Masters pays out fortune to former champions who decided not to play

Fifteen former Masters champions who attended Augusta National without competing each received $25,000 in honoraria, with names including Faldo, Crenshaw and Langer among those sharing the $375,000 total

Winning the Masters does not just earn a green jacket and a place in history. It earns a lifetime invitation back to Augusta National every April, and, it turns out, a $25,000 honorarium simply for showing up, even if you never take a single swing in competition.

Fifteen former Masters champions attended this year’s golf tournament without playing, and between them they collected $375,000 from Augusta National’s $22.5 million purse, the same per-person amount received by players who made the cut and then finished last.

The honoraria are one of Augusta National’s lesser-known traditions, a quiet acknowledgment of the fraternity that a green jacket confers for life. It comes while ESPN questioned Rory McIlroy’s win after interviewing one of his former flames.

Among those who attended without competing this year were Ben Crenshaw, Nick Faldo, Trevor Immelman, Bernhard Langer and Mark O’Meara, five names that between them account for nine Masters titles and a combined career that spans half a century of major championship golf.

Crenshaw, now 73 and born in Austin, Texas, won the Masters twice in 1984 and again in 1995 in one of the most emotional victories the tournament has ever witnessed, coming just days after the death of his beloved mentor Harvey Penick.

He was also a four-time Ryder Cup player and captained the United States to one of the greatest comebacks in the competition’s history in 1999 at Brookline.

Sir Nick Faldo reacts on the second hole during the Par-3 Contest prior to the 2025 Masters(Image: Getty Images)

He was inducted into the World Golf Hall of Fame in 2002 and went on to become one of the most respected course designers in the sport alongside Bill Coore.

Faldo’s record in majors remains the benchmark for European golf, or at least it did until this week. The Englishman won six majors between 1987 and 1996, including three Masters titles, two of them consecutive in 1989 and 1990.
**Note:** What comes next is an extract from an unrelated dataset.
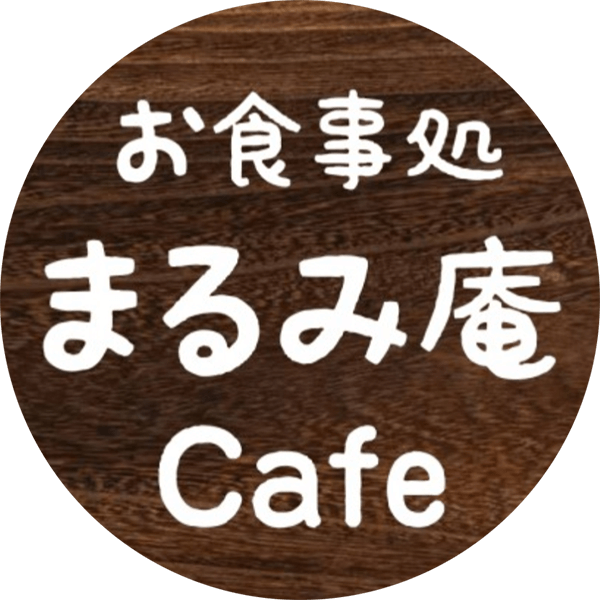 お食事処&Cafe まるみ庵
His most celebrated Augusta moment came in 1996 when he overtook Greg Norman during one of the sport’s most famous final-round collapses.

He spent 97 weeks as world No. 1 and holds the European record for most Ryder Cup appearances with 11. With Rory McIlroy’s sixth major title claimed on Sunday, Faldo now shares second place on the European major winners list with the Northern Irishman.

Immelman, the South African who won the 2008 Masters with a wire-to-wire victory that held off Tiger Woods, has since built a prominent career in broadcasting and served as International Team captain for the Presidents Cup.

Langer, 68, made 41 appearances at Augusta before retiring from the Masters in 2025, winning twice, in 1985 and 1993, and becoming one of the game’s ultimate symbols of longevity and discipline, with more than 90 wins worldwide, including sustained dominance on the Champions Tour well into his sixties.

O’Meara, who won both the Masters and The Open Championship in 1998 at age 41 in one of the sport’s great late-blooming seasons, is also among the group and remains well-known as a close friend and early mentor to Tiger Woods.

The $25,000 each man received is modest by the standards of the overall purse, which saw Rory McIlroy take home $4.5 million for his second consecutive title and Scottie Scheffler pocket $2.43 million as runner-up. Tyrrell Hatton, Russell Henley, Justin Rose, and Cameron Young each earned $1.08 million for their share of third place.